Why blog?

So I’m intending for this blog to develop into something of a commentary on social and political issues for when 140 characters just isn’t enough! 

I’m new to this blogging thing so bare with me as I find my feet…

I’m Iain and I’m running to represent the Scottish Greens at the 2017 Council elections in Edinburgh.

For years I have been a firm believer in participatory democracy. I feel strongly that everyone’s voice should be heard and carry equal weight. I believe people of regardless economic means, gender, sexuality, ability statuses, race, religion, locality or age should be engaged in the political decision making process. I’ve long been an advocate for using that voice we each have in the way of a vote in each and every election and referendum and I’m sure my friends are sick to the back teeth of hearing my…opinions on why we should all exercise our right to vote. If we don’t vote we lose our political voice. 

Despite all my advocacy for exercising our right of suffrage – my contributions to direct participation in the democratic process has been peripheral until now. Voting, getting across key messages I believe are important both in person and on social media, leafleting for the Scottish Greens locally and doing a bit of phoning round for fund-raising. This has all helped our cause I’ve no doubt but I feel I have more to contribute.
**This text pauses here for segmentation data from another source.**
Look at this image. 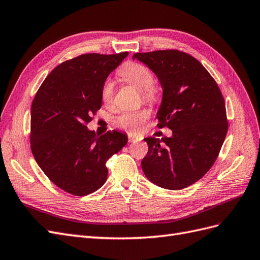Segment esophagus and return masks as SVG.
I'll return each instance as SVG.
<instances>
[{
	"instance_id": "34e87169",
	"label": "esophagus",
	"mask_w": 260,
	"mask_h": 260,
	"mask_svg": "<svg viewBox=\"0 0 260 260\" xmlns=\"http://www.w3.org/2000/svg\"><path fill=\"white\" fill-rule=\"evenodd\" d=\"M142 140V138L139 136H135V135H128V141L130 143H136L139 142V141Z\"/></svg>"
}]
</instances>
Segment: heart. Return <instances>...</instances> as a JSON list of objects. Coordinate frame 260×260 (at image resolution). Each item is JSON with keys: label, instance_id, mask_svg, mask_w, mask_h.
<instances>
[{"label": "heart", "instance_id": "obj_1", "mask_svg": "<svg viewBox=\"0 0 260 260\" xmlns=\"http://www.w3.org/2000/svg\"><path fill=\"white\" fill-rule=\"evenodd\" d=\"M118 76L136 89L140 90L142 99L147 103L155 104L159 100V90L154 84V75L145 65L137 61H127L118 70ZM115 85L111 79H106L101 86V99L105 105H111L114 101ZM146 108L139 111L123 112L115 119L117 127L130 132H137L149 117Z\"/></svg>", "mask_w": 260, "mask_h": 260}]
</instances>
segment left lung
<instances>
[{
    "instance_id": "1",
    "label": "left lung",
    "mask_w": 260,
    "mask_h": 260,
    "mask_svg": "<svg viewBox=\"0 0 260 260\" xmlns=\"http://www.w3.org/2000/svg\"><path fill=\"white\" fill-rule=\"evenodd\" d=\"M133 59L151 68L162 88L157 127L172 137L145 138L146 178L168 190H181L206 175L215 164L228 132L224 99L206 68L178 50L136 53Z\"/></svg>"
}]
</instances>
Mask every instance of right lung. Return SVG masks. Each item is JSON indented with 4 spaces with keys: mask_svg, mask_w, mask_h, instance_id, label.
<instances>
[{
    "mask_svg": "<svg viewBox=\"0 0 260 260\" xmlns=\"http://www.w3.org/2000/svg\"><path fill=\"white\" fill-rule=\"evenodd\" d=\"M128 52L82 54L55 67L31 105L30 147L39 167L69 194L83 196L105 183L106 161L128 137L108 131L98 137L86 128L102 107L101 86Z\"/></svg>",
    "mask_w": 260,
    "mask_h": 260,
    "instance_id": "right-lung-1",
    "label": "right lung"
}]
</instances>
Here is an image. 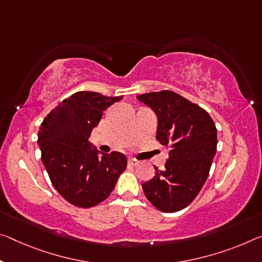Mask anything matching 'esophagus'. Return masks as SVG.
<instances>
[{
  "mask_svg": "<svg viewBox=\"0 0 262 262\" xmlns=\"http://www.w3.org/2000/svg\"><path fill=\"white\" fill-rule=\"evenodd\" d=\"M128 163H129L130 165H134V167H135V165L140 164V162L138 160H135V159H129V160H128Z\"/></svg>",
  "mask_w": 262,
  "mask_h": 262,
  "instance_id": "esophagus-1",
  "label": "esophagus"
}]
</instances>
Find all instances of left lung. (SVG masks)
Here are the masks:
<instances>
[{"label": "left lung", "mask_w": 262, "mask_h": 262, "mask_svg": "<svg viewBox=\"0 0 262 262\" xmlns=\"http://www.w3.org/2000/svg\"><path fill=\"white\" fill-rule=\"evenodd\" d=\"M159 120L156 139L169 148L164 170L142 184L149 202L162 212L192 203L209 176L217 151V128L205 110L172 91L138 95Z\"/></svg>", "instance_id": "obj_1"}]
</instances>
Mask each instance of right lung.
<instances>
[{"instance_id":"add662e5","label":"right lung","mask_w":262,"mask_h":262,"mask_svg":"<svg viewBox=\"0 0 262 262\" xmlns=\"http://www.w3.org/2000/svg\"><path fill=\"white\" fill-rule=\"evenodd\" d=\"M121 99L80 91L60 102L40 124L41 162L55 189L74 206L86 209L100 204L127 168L123 154L100 156L89 142L102 112Z\"/></svg>"}]
</instances>
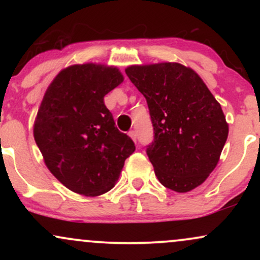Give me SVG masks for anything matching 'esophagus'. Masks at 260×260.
<instances>
[{
    "label": "esophagus",
    "instance_id": "34e87169",
    "mask_svg": "<svg viewBox=\"0 0 260 260\" xmlns=\"http://www.w3.org/2000/svg\"><path fill=\"white\" fill-rule=\"evenodd\" d=\"M128 136H129L131 138H132V139L134 140V142H136V140H137V133L134 132V131H131V132L128 133Z\"/></svg>",
    "mask_w": 260,
    "mask_h": 260
}]
</instances>
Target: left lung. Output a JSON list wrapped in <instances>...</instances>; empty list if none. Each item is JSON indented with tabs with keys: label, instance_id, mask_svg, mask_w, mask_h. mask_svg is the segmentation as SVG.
Instances as JSON below:
<instances>
[{
	"label": "left lung",
	"instance_id": "obj_1",
	"mask_svg": "<svg viewBox=\"0 0 260 260\" xmlns=\"http://www.w3.org/2000/svg\"><path fill=\"white\" fill-rule=\"evenodd\" d=\"M126 74L147 100L154 127L147 154L157 180L178 193L201 186L229 136L220 104L192 68L176 62L129 66Z\"/></svg>",
	"mask_w": 260,
	"mask_h": 260
}]
</instances>
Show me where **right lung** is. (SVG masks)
<instances>
[{
    "mask_svg": "<svg viewBox=\"0 0 260 260\" xmlns=\"http://www.w3.org/2000/svg\"><path fill=\"white\" fill-rule=\"evenodd\" d=\"M123 82L117 67L73 64L49 85L34 122L47 169L74 193L96 197L115 186L133 140L115 126L104 96Z\"/></svg>",
    "mask_w": 260,
    "mask_h": 260,
    "instance_id": "obj_1",
    "label": "right lung"
}]
</instances>
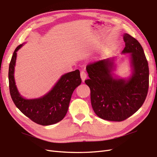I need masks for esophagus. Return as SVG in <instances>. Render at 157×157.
<instances>
[{"label": "esophagus", "mask_w": 157, "mask_h": 157, "mask_svg": "<svg viewBox=\"0 0 157 157\" xmlns=\"http://www.w3.org/2000/svg\"><path fill=\"white\" fill-rule=\"evenodd\" d=\"M80 75H81V78H82V81H83V82H84L85 79L87 78V72H86V70H82V71H81Z\"/></svg>", "instance_id": "1"}]
</instances>
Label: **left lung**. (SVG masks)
<instances>
[{"mask_svg": "<svg viewBox=\"0 0 157 157\" xmlns=\"http://www.w3.org/2000/svg\"><path fill=\"white\" fill-rule=\"evenodd\" d=\"M125 48L130 53L133 74L130 79H116L111 74L112 63L104 59L89 63L86 69L89 79L85 81L90 90V102L94 113L101 119L123 121L141 108L149 89L148 63L141 44L124 34Z\"/></svg>", "mask_w": 157, "mask_h": 157, "instance_id": "left-lung-1", "label": "left lung"}]
</instances>
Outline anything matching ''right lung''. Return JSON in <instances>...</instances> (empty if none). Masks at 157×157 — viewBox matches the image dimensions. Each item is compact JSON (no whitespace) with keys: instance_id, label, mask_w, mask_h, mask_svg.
<instances>
[{"instance_id":"add662e5","label":"right lung","mask_w":157,"mask_h":157,"mask_svg":"<svg viewBox=\"0 0 157 157\" xmlns=\"http://www.w3.org/2000/svg\"><path fill=\"white\" fill-rule=\"evenodd\" d=\"M18 45L15 49L9 65V89L12 99L16 107L33 122L47 126L61 121L67 113L70 98L74 89L82 83L79 70L63 75L54 87L43 97L27 100L17 91L14 80V67Z\"/></svg>"}]
</instances>
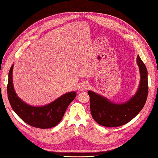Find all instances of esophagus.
I'll list each match as a JSON object with an SVG mask.
<instances>
[{"mask_svg":"<svg viewBox=\"0 0 158 158\" xmlns=\"http://www.w3.org/2000/svg\"><path fill=\"white\" fill-rule=\"evenodd\" d=\"M89 88V84H88V82H84L82 83V86H81V90L82 91H86Z\"/></svg>","mask_w":158,"mask_h":158,"instance_id":"obj_1","label":"esophagus"}]
</instances>
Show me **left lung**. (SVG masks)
I'll return each instance as SVG.
<instances>
[{
    "label": "left lung",
    "instance_id": "obj_1",
    "mask_svg": "<svg viewBox=\"0 0 158 158\" xmlns=\"http://www.w3.org/2000/svg\"><path fill=\"white\" fill-rule=\"evenodd\" d=\"M137 63L140 73V83L135 94L124 103L116 104L94 92L89 90L90 112L98 123L106 127L124 125L134 118L146 104L148 94V70L138 55Z\"/></svg>",
    "mask_w": 158,
    "mask_h": 158
}]
</instances>
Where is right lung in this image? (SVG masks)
<instances>
[{
    "label": "right lung",
    "instance_id": "right-lung-1",
    "mask_svg": "<svg viewBox=\"0 0 158 158\" xmlns=\"http://www.w3.org/2000/svg\"><path fill=\"white\" fill-rule=\"evenodd\" d=\"M12 65L8 72L7 85L8 98L11 107L19 117L28 125L41 129L54 127L61 121L68 106L76 96V92H70L56 100L43 106H32L21 100L15 92L12 83Z\"/></svg>",
    "mask_w": 158,
    "mask_h": 158
}]
</instances>
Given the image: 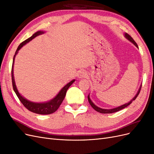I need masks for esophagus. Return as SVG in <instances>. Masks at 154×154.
Wrapping results in <instances>:
<instances>
[{
  "mask_svg": "<svg viewBox=\"0 0 154 154\" xmlns=\"http://www.w3.org/2000/svg\"><path fill=\"white\" fill-rule=\"evenodd\" d=\"M87 73L85 71H80L77 73V77L79 79L84 78L87 76Z\"/></svg>",
  "mask_w": 154,
  "mask_h": 154,
  "instance_id": "34e87169",
  "label": "esophagus"
}]
</instances>
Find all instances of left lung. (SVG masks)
I'll return each instance as SVG.
<instances>
[{"mask_svg":"<svg viewBox=\"0 0 154 154\" xmlns=\"http://www.w3.org/2000/svg\"><path fill=\"white\" fill-rule=\"evenodd\" d=\"M125 36L126 38L128 39L130 42H132V44H134L135 45H136V47L138 48V45H137V44L136 43V42H135V41L134 40V39H133V38H132V37L130 36L128 34L125 33ZM141 85L140 86V87H139V90H138V91H137V94H136V96H135L133 97L132 100H130V101L128 102V103H125V104H124V105H121V106H118V107H116V108H114V109H101V108H100V107H98V106H97L96 105H95L94 104V103H93V102L91 101V100L90 99L89 94L88 95V97H88V102H89V103H90V105H91V106L92 107V108L94 109L96 111L98 112L102 113V114H110V113H114V112H118V111H119V110H121L123 109H125V107H127V106H128L130 103H131L134 100H136V97H137V96L139 95V92H140Z\"/></svg>","mask_w":154,"mask_h":154,"instance_id":"1","label":"left lung"}]
</instances>
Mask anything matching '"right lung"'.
<instances>
[{"mask_svg": "<svg viewBox=\"0 0 154 154\" xmlns=\"http://www.w3.org/2000/svg\"><path fill=\"white\" fill-rule=\"evenodd\" d=\"M44 33V31H38L36 32L35 33L32 35L29 38H27L25 41L22 42L19 45L16 51L15 54L14 55L13 60V65H12V69H11V77H12V84H13V90L16 93L17 97L18 99L20 100L21 103L23 104L27 109H28L29 111L34 112L36 114H53L55 111H57V109L59 108V106L62 103L63 100L65 98V96L66 95V92L69 87L71 86L72 83L75 82V80H72V81L68 83L66 85H65L60 91L58 92V94L53 99L49 101L44 102V103H36V102H32L31 101H29L25 98L24 97H23L19 92L18 91V89L17 88L15 79H14V75H13V65L14 62H15V58L17 54L18 53V51H19L23 46L26 45L27 43H28L31 40L35 38L36 36H38L40 35H42Z\"/></svg>", "mask_w": 154, "mask_h": 154, "instance_id": "right-lung-1", "label": "right lung"}]
</instances>
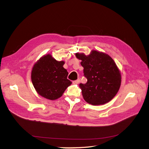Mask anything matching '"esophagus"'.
Segmentation results:
<instances>
[{"instance_id": "obj_1", "label": "esophagus", "mask_w": 149, "mask_h": 149, "mask_svg": "<svg viewBox=\"0 0 149 149\" xmlns=\"http://www.w3.org/2000/svg\"><path fill=\"white\" fill-rule=\"evenodd\" d=\"M79 82H80V79H77V80L73 81V83L74 84H78L79 83Z\"/></svg>"}]
</instances>
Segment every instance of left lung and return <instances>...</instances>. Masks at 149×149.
<instances>
[{
	"label": "left lung",
	"instance_id": "1",
	"mask_svg": "<svg viewBox=\"0 0 149 149\" xmlns=\"http://www.w3.org/2000/svg\"><path fill=\"white\" fill-rule=\"evenodd\" d=\"M81 60L86 84H80L84 100L93 105L105 104L117 93L121 85V74L113 60L107 54L93 50L86 56L76 54Z\"/></svg>",
	"mask_w": 149,
	"mask_h": 149
}]
</instances>
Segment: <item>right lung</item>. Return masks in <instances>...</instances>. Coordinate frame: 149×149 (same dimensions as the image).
<instances>
[{
	"instance_id": "add662e5",
	"label": "right lung",
	"mask_w": 149,
	"mask_h": 149,
	"mask_svg": "<svg viewBox=\"0 0 149 149\" xmlns=\"http://www.w3.org/2000/svg\"><path fill=\"white\" fill-rule=\"evenodd\" d=\"M64 61H58L50 55L41 58L34 65L31 79L34 88L43 97L55 100L62 96L72 82L67 79Z\"/></svg>"
}]
</instances>
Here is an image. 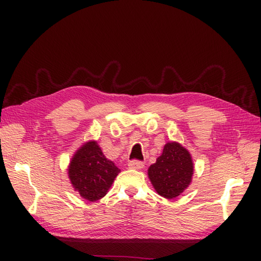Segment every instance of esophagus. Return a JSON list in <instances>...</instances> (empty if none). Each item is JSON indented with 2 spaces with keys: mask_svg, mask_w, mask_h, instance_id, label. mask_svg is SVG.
<instances>
[{
  "mask_svg": "<svg viewBox=\"0 0 261 261\" xmlns=\"http://www.w3.org/2000/svg\"><path fill=\"white\" fill-rule=\"evenodd\" d=\"M127 166H129V168H131V169H142L143 167H145L143 163L139 162V160H131V162L127 164Z\"/></svg>",
  "mask_w": 261,
  "mask_h": 261,
  "instance_id": "esophagus-1",
  "label": "esophagus"
}]
</instances>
Council elections seem like the right place for me to do this. With COSCA reporting that local councillors are more trusted than other politicians and with a very localised area to represent I feel that engagement I talked about before is so much more acheivable than in any other job. Out there, listening to what constituents want, hope for, don’t want, have problems with and being able to help them? That sounds exactly like what I want to be doing.

I’ve long been an advocate for those who are unable to speak out for themselves or feel disempowered to do so. I’ve worked in health and social care for 14 years with the latter 8 being as a Registered Nurse. Oftentimes, especially at the most acute phase of their visit to the health service, patients are completely unable to vocalise their wishes be it due to physical or mental impairment. The system of healthcare providers oftentimes leaves patients feeling disempowered and like the authority lies with the healthcare provider. It has been my pleasure to be one of those to remind these people that they are still autonomous people and that all decisions should be revolving round them. INVOLVING them in the planning, implementing and evaluating stages of their care, COMMUNICATING with them throughout, NEGOTIATING when their wishes seem to be contrary to what seems best for their health and SUPPORTING them with what expertise, knowledge and experience I can to meet our shared goals. I see this process as something I’d like to take forward with me if I am successful.

I have been in the position of being a Deputy Ward Manager  where I often had to balance the issues raised by staff against the aims of management. This again involved communication in a two-way model – downwards from management to workers and upwards from workers to management. It was my duty to see that concerns raised by frontline staff were brought to management attention and given due attention but likewise I had to “tow the party line” from my ward manager and ensure staff were acting in a way concordant with policy and procedures as well as the philosophy of the ward and regulatory bodies. This could cause some dissatisfaction and meant I had to be one quite capable at pointing to the existing evidence and explaining why decisions had been made in a certain way. This process, again, is something I think will stand my in good stead for a political office.

Lastly but by no means least I firmly believe in equality, diversity, sustainability and social justice. The Scottish Greens embody all of this at their core and have since their inception. I’ve been a long time supporter and want to build on the excellent work that has already been done here. Unlike the “big” parties who find themselves more and more conflicted of late the Greens don’t switch a policy dramatically from one day to the next to keep members happy or win voters because we already believe in what we do, what we stand for and who we are. If we want voters to support us it’s our job to get that message across enthusiastically, realistically and in a way they feel listened to, not by wooing them with promises we don’t intend to or won’t be able to keep.